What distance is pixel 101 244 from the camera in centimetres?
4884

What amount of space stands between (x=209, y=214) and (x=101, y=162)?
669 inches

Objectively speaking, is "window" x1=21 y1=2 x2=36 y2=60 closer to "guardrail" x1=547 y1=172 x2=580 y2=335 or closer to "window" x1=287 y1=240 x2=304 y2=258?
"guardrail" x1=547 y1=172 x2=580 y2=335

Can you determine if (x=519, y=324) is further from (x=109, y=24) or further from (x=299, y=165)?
- - -
WHAT THE TASK REQUIRES →
Copy out the entire listing above word for word, keeping every line in its original order.

CORRECT RESULT →
What distance is pixel 101 244 from the camera in centimetres?
4884

What amount of space stands between (x=209, y=214) and (x=101, y=162)?
669 inches

Objectively speaking, is "window" x1=21 y1=2 x2=36 y2=60 closer to "guardrail" x1=547 y1=172 x2=580 y2=335 or closer to "window" x1=287 y1=240 x2=304 y2=258?
"guardrail" x1=547 y1=172 x2=580 y2=335

Can you determine if (x=519, y=324) is further from (x=109, y=24) or further from (x=299, y=165)?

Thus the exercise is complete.